Des tirs ont retenti ce dimanche à Cotonou, la plus grande ville du Bénin, alors que des militaires ont annoncé à la télévision nationale la destitution du président Patrice Talon. Rapidement, le gouvernement béninois a qualifié cette action de tentative de coup d’État, précisant qu’elle avait été neutralisée par les forces armées.
Comment s’est déroulée cette tentative de coup d’État ?
Huit militaires, identifiés comme le Comité militaire pour la refondation (CMR), ont pris le contrôle des studios de la télévision publique pour annoncer la chute du président Patrice Talon. Ils ont justifié leur action par plusieurs griefs :
- une détérioration de la sécurité dans le nord du pays,
- le manque de soutien envers les soldats et leurs familles,
- des promotions jugées injustes au sein de l’armée,
- et une atteinte aux libertés fondamentales sous le gouvernement Talon.
Des barrages ont été installés autour du palais présidentiel et de l’hôtel Sofitel, tandis que des coups de feu ont été signalés dans la capitale économique. Malgré cette agitation, la majorité des habitants de Cotonou ont poursuivi leurs activités quotidiennes.

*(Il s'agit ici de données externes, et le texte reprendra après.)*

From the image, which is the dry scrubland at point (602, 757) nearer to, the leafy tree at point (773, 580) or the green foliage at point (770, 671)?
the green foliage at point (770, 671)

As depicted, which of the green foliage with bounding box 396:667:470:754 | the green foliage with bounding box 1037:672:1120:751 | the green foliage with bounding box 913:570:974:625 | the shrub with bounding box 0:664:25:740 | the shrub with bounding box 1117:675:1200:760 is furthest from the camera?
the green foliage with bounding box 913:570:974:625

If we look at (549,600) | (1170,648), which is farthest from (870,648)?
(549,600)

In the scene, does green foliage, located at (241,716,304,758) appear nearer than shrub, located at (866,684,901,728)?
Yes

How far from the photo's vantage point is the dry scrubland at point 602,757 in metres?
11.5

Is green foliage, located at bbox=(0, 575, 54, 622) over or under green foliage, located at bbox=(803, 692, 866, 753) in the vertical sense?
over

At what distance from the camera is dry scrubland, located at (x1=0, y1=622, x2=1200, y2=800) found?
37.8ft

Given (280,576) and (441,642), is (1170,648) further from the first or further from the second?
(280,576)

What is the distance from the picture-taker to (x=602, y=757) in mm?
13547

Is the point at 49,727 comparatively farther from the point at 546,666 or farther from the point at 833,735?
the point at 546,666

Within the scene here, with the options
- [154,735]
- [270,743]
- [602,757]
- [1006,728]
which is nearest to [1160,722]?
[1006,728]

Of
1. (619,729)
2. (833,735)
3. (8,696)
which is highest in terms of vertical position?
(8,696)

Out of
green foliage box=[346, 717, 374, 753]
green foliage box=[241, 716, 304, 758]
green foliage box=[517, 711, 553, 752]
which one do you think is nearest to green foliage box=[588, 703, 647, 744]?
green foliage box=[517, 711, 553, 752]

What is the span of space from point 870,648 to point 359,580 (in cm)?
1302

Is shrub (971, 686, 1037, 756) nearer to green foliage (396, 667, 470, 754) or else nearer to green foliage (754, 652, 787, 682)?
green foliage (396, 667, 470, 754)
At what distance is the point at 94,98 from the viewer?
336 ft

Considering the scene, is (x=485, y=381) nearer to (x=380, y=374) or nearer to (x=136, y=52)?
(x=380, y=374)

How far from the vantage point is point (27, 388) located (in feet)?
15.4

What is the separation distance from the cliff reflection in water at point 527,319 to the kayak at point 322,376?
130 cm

Réaction des autorités et des forces de l’ordre
Le ministre de l’Intérieur, Alassane Seidou, a affirmé que les forces armées béninoises étaient restées fidèles à leur engagement républicain. « Les militaires loyalistes ont repris le contrôle de la situation et neutralisé cette manœuvre », a-t-il déclaré à la télévision nationale. Selon ses propos, il s’agissait d’un groupuscule isolé sans réelle emprise sur l’armée régulière. « La ville et le pays sont totalement sécurisés », a-t-il ajouté.
Les autorités ont confirmé l’arrestation d’une douzaine de militaires impliqués dans cette tentative de putsch.
Qui est Patrice Talon et quel est son bilan ?
Patrice Talon, en fonction depuis 2016, devrait quitter le pouvoir en avril 2026 après deux mandats présidentiels, conformément à la Constitution béninoise. Bien que son gouvernement soit salué pour ses réalisations économiques, il est critiqué pour son tour autoritaire, notamment la restriction des libertés et l’exclusion de l’opposition principale lors des prochaines élections.
Le Bénin, malgré sa croissance économique, fait face à des menaces terroristes dans sa région septentrionale, ce qui a été évoqué par les putschistes pour justifier leur action.
Quelle est la position de la communauté internationale ?
La Communauté économique des États de l’Afrique de l’Ouest (CEDEAO) a fermement condamné cette subversion anticonstitutionnelle, réaffirmant son soutien au gouvernement légitime et au peuple béninois.
L’Union africaine (UA) a également dénoncé cette tentative de coup d’État, appelant les militaires à rentrer dans leurs casernes et à respecter l’ordre constitutionnel. Le président de la Commission de l’UA, Mahamoud Ali Youssouf, a exigé l’arrêt immédiat des actions illégales et le retour des soldats à leurs obligations professionnelles.
Contexte politique : un pays habitué aux crises
Le Bénin a une histoire politique tumultueuse, marquée par plusieurs coups d’État depuis son indépendance en 1960. Après des périodes de régime militaire dans les années 1960 et 1970, le pays a connu une alternance démocratique avant de faire face à de nouvelles tensions sous la présidence Talon.
Cette tentative de putsch s’ajoute à deux autres complots déjoués en 2020 et en septembre 2024. Elle s’inscrit dans un contexte régional instable, avec des coups d’État récents au Mali, au Burkina Faso, au Niger et en Guinée-Bissau.